- _小問 A_
下の一覧のうち、「Of the group」を含む行から一覧の最後までを、両端の行も含めてそのまま書き写してください。

- _本文_

╭──

白寿を目指す抗衰老ライフへの誘い

慣れ親しんだ新容器野菜養液栽培に別れを告げ、新たに取組んだ老人の終末課題の経過発信を続けさせて頂きます。

―デコポンと伊予柑 タンゴールとは?―

2016年12月13日 | 日記

先のブログで温州みかんの話を取り上げましたが、実は外房に菜園を作った折りに、東京の自宅庭にあった温州みかんの若木と新たに購入した柑橘の苗木等、合わせて10数本程を植えたのです。

それが大部分が根付かずに枯れてしまい、生き残ったのがタンゴールと呼ばれるデコポン、伊予柑、それに温州みかんの「興津早生」と「青島」の合わせて4本だけでありました。

 

―今年も実を付けた外房菜園のデコポンと伊予柑―

その原因、菜園のロケーションにあり、冷たい冬の北東海風に依るのですが、海岸までは直線距離で僅か約150メートルと大変海に近く、もとは外房の荒波の打ち寄せる地元漁師さんの自宅脇の耕作放棄地であります。

╰──

- _小問 B_
本文では、菜園から海岸までの直線距離はどれくらいとされているか。

- _演習用一覧_
╭──

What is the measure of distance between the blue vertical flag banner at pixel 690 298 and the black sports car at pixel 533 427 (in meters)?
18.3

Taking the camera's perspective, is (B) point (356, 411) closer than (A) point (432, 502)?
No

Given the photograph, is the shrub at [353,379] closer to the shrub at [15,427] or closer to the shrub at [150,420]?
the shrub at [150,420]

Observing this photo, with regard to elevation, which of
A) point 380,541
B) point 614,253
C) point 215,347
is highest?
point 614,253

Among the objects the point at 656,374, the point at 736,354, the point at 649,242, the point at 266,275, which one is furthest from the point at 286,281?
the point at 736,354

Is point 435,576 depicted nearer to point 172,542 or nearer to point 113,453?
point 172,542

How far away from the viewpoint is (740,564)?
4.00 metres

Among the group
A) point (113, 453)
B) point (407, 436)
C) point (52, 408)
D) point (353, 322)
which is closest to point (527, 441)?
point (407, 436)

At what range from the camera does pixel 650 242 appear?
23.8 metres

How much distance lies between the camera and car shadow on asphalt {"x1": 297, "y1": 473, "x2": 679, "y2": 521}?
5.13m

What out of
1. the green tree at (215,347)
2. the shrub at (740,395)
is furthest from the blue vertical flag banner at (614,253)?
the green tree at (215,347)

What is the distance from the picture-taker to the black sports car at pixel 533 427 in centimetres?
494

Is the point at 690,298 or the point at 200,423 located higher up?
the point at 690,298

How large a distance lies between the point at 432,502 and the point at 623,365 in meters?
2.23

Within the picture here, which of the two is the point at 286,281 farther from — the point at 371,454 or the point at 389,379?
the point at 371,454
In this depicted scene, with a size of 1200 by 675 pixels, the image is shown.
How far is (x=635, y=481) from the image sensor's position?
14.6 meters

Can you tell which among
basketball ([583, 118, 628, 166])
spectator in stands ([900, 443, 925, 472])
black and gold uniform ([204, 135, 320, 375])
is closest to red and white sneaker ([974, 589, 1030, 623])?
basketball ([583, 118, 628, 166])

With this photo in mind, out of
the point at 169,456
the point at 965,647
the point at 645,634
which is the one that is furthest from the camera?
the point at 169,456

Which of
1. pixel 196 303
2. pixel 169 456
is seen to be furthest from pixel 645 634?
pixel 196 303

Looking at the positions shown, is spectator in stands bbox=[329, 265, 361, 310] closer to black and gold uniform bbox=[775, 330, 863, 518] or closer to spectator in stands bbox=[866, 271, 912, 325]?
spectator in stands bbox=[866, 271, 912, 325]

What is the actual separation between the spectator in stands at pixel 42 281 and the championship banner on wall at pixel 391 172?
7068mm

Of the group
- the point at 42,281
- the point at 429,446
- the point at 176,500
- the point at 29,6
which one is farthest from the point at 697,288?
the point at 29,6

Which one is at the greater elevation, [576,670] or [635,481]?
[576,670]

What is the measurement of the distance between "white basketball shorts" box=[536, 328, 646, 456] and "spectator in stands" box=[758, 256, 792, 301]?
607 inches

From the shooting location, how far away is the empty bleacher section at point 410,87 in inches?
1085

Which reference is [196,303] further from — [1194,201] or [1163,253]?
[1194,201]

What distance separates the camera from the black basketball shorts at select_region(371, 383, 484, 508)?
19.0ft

╰──

- _解答全文 A_
Of the group
- the point at 42,281
- the point at 429,446
- the point at 176,500
- the point at 29,6
which one is farthest from the point at 697,288?
the point at 29,6

Which one is at the greater elevation, [576,670] or [635,481]?
[576,670]

What is the measurement of the distance between "white basketball shorts" box=[536, 328, 646, 456] and "spectator in stands" box=[758, 256, 792, 301]?
607 inches

From the shooting location, how far away is the empty bleacher section at point 410,87 in inches?
1085

Which reference is [196,303] further from — [1194,201] or [1163,253]?
[1194,201]

What distance separates the camera from the black basketball shorts at select_region(371, 383, 484, 508)?
19.0ft

- _解答全文 B_
約150メートル。